Nursing

Working as a nurse requires much patience, compassion, and critical thinking. There are many work environments for those with a nursing degree. There is a shortage of nurses and so many scholarship opportunities have opened to get

the nurses needed. Nursing is a transferable skill in just about any industry.

Types of nursing degrees

There are a few nursing degree options available. The Associates Degree in Nursing (ADN) is a two-year college degree that can be obtained at a community college.

The Bachelor of Science in Nursing (BSN) degree is very popular. Typically, this is a four-year degree in which the student will take many clinicals in order to get the hands on experience necessary for a career in nursing. It must be obtained from an accredited nursing program. Some BSN students have chosen to obtain their ADN in order to start working and then go back to school to complete their BSN.

The Masters of Science in Nursing (MSN) degree is an advanced degree of which a student focuses on a particular specialty such as psychiatric, neonatal, or obstetrics.
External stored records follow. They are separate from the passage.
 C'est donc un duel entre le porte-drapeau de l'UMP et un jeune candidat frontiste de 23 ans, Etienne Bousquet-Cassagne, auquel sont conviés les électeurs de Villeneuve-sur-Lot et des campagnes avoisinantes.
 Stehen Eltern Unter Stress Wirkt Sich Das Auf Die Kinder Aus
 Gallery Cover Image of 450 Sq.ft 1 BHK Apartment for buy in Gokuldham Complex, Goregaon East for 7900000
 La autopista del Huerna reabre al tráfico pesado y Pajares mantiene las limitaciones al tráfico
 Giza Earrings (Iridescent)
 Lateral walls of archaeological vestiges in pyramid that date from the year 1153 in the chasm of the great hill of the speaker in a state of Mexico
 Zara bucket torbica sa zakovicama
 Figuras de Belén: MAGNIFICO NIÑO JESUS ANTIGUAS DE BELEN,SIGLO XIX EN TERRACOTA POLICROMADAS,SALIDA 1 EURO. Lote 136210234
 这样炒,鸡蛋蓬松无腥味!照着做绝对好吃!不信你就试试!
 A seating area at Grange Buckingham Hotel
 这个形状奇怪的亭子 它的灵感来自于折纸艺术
The BSN must be obtained prior to the MSN degree. A student can complete this course in one or two years as a full time student.
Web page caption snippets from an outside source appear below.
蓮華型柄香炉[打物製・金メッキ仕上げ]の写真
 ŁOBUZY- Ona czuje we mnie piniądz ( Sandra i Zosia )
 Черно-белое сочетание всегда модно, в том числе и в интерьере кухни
Finally, a nurse can pursue their Doctorate Degree, the highest degree in nursing. A student can pursue the Doctor of Nursing Practice (DNP), which is more for clinical nursing specialties, or the Doctor of Nursing Science (DNS), which are for those choosing to do medical research or to become a professor of nursing.
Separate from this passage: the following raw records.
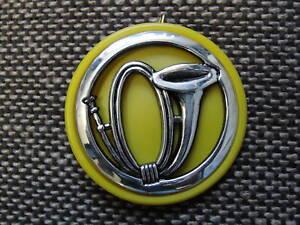 Insigne-de-beret-de-Chasseur-avec-son-macaron-de-tradition-en-plastique-jaune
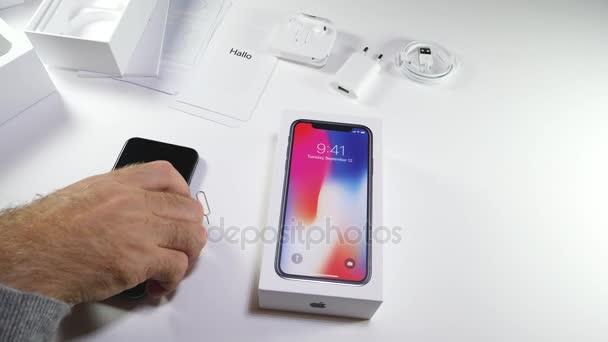 Muž rozbalení nejnovější Apple iphone X 10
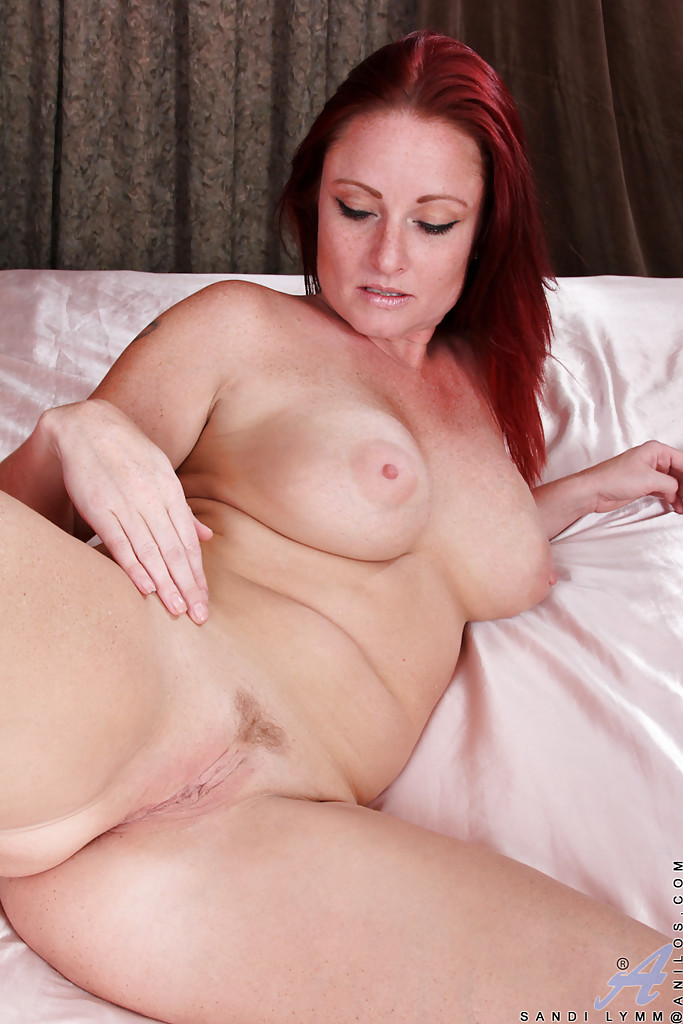 Are naked middle aged women sex cougars apologise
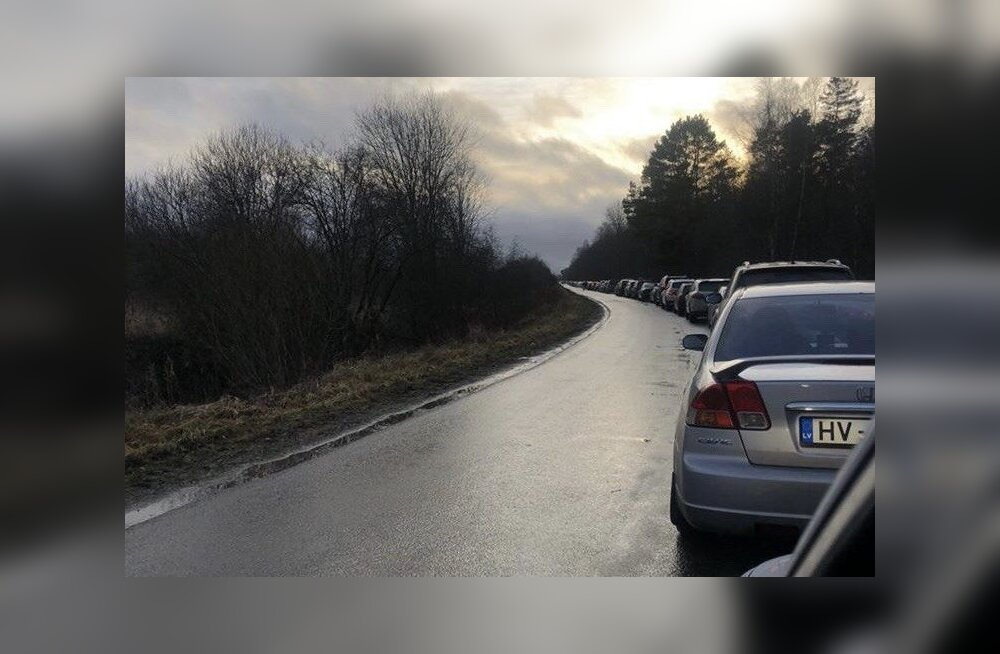 Järjekord Eesti-Vene piiril.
After a nurse has received their educational credentials, they must also pass the National Council Licensure Examination and receive their license.

Nursing admission requirements

Nursing is a program that requires many science and lab courses. Even those seeking an associate's degree needs to have high school level biology, anatomy, and chemistry courses within a recent timespan. Most colleges will not allow a freshman to enter the BSN program, they must progress through the associates program or the schools pre-nursing program. Once they have successfully passed that, they can apply to the schools nursing program.

The academic requirements are generally an ACT score of at least an 18 or higher and rank in the top 15-percent of their graduating class. They must undergo a background check and drug test. Many schools will also require an application essay and letters of recommendation for their program.

Careers available with a nursing degree

Someone with a nursing degree can chose many different career paths. Nurses do not just work in hospitals either. Most nurses work in physician offices, surgical hospitals, home health care, pharmaceutical companies, or nursing care facilities. Many others work in schools, community centers, patients' homes, military, or are traveling nurses.

Specific career paths for nurses are becoming a case manager, nurse educator, staff nurse, nurse practitioner, administrator, geriatric nurse, medical writer, parish nurse, and telephone triage nurse.

Salary and job prospects for nursing degree holders

Salary ranges for those who hold a degree in nursing really does have a huge range. It does show that the higher degree you have and pursue that career path, the higher your salary. According to the U.S. Bureau of Labor Statistics (BLS), depending on the degree type and field, a nursing degree can average a person between $25,620 and well over $154,390. A certified nursing assistant would make an average of $24,010. A registered nurse averages $67,930, while Nurse Anesthetists average $154,390.

Following a career path in nursing is a smart thing to do for someone looking for job stability. Healthcare is one of the faster growing industries. Due to the baby boomers retiring and the steady increase of advancement of technology, the demand for healthcare and nurses is rising.